The U.S. had already broken relations with Libya that year, amid reports that Libya was targeting overseas U.S. diplomats and had even organized a team to kill Reagan.  Gaddafi’s 1986 terror strike on a Berlin discotheque that killed and wounded U.S. military personnel among many others, prompting Reagan to order a bombing of key military targets in Libya.  This strike occurred one month before the release of Top Gun I and almost certainly enhanced its appeal.  Gaddafi and Libya, perfect villains, were unnamed in the film but everybody understood. 

In 1988 Libyan agents blew up a U.S. passenger jet over Scotland, killing 277 people. Yet Gaddafi survived in power until 2011, when overthrown in a revolution, ultimately assisted by Western air power.  Video of Gaddafi’s gruesome execution was maybe solace to thousands of his victims who had survived his mass murder, prisons, tortures, rape rooms and terrorism.  Reportedly Vladimir Putin was greatly affected by it and is resolved to avoid such a fate.

Neither U.S. Top Gun films delves deeply if at all into geopolitics of course, focused instead on the gumption and ambition of young U.S. naval flyers.  In Top Gun II, they must train to fly below enemy radar through a narrow river valley and into a deep crevice harboring a nuclear enrichment plant, surrounded by antiaircraft rockets and protective enemy aircraft.  Success requires a miraculous double strike and escape back to the U.S. aircraft carrier.

This concluding sequence in Top Gun II offers some of the most thrilling action in any film ever.  The attack is led by an aging, but ageless, Tom Cruise, who retains all his panache from Top Gun II.  With near cosmic perfection, he’s rescued by the son of his fallen fellow airman from Top Gun I. Together they evade a panoply of Russian made rockets and destroy pursuing Russian made jets.  As in Top Gun I, the ultimate adversary behind Libyan or Iranian proxies is Russia.

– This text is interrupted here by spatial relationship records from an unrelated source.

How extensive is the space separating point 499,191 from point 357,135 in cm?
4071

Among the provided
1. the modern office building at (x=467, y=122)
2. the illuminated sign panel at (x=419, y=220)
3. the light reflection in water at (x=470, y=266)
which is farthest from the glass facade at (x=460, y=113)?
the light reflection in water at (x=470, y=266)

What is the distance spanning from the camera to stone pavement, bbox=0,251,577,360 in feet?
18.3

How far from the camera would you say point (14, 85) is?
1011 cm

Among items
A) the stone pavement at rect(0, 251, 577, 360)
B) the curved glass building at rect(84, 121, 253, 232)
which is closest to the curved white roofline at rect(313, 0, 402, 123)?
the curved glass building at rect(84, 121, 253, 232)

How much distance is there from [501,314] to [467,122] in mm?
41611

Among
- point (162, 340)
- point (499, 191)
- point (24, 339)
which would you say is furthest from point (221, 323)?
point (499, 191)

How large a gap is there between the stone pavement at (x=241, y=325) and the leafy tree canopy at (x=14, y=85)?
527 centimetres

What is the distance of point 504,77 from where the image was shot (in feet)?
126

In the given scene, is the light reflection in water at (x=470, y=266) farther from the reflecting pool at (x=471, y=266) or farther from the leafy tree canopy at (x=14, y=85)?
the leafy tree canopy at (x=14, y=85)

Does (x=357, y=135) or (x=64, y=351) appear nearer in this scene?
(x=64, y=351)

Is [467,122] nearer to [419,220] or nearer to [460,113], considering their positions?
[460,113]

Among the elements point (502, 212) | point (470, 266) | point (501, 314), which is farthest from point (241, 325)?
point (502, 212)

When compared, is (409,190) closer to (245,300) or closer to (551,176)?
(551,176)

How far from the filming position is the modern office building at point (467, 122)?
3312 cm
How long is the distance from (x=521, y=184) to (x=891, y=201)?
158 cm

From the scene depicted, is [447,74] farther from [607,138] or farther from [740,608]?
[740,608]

But these adversaries are faceless and undescribed. The stories of both Top Gun I and II are about the self-possessed U.S. airmen, and, in Top Gun II, an airwoman, assigned nearly impossible missions and yet undeterred.  They only need training, practice, and endless audacity.

Such audacity is required for all grand projects by individuals or by collectives, including nations. Only audacious countries can be great powers for good or evil or in between.  Audacity requires tremendous ambition and sustained confidence.  This combination of course easily can become hubristic and arrogant, leading to failure, catastrophe and even destruction.  Putin’s Ukraine invasion exemplifies depraved and distorted audacity to which dictators, unconstrained by opposition,  often succumb.

America from the start, even when small and weak, has always been audacious, proposing a narrative about self-government that always challenged the whole world.  Waging world wars, building the world’s largest economy, winning the Cold War, and sustaining a global network of trade and alliances, while promoting endless causes for social and political redemption, entails endless audacity.  Sometimes America is arrogant and overconfident.  But typically self-critique offers correction.

Christian Realism warns against presumption and national ego.  But it does not argue against audacity, which grand responsibilities require, if audacity is governed by wisdom and circumspection.  Reinhold Niebuhr summoned America to global audacity with such qualifications.  To whom much is given, much is required.  The world needs an audacious democracy to counter other audacious and malevolent powers that are arrogant and often dangerously foolish.  

The world, whether admitting to it or not, needs an audacious America that will safeguard that part of civilization cherishing law, liberty, equality, decency and ordered prosperity.  Such an audacious America needs audacious young pilots who train for remarkable missions and assume success.  Top Gun in both its parts, but especially the second, incarnates individual, corporate and national audacity, which confidently responds to the summons: Go forth!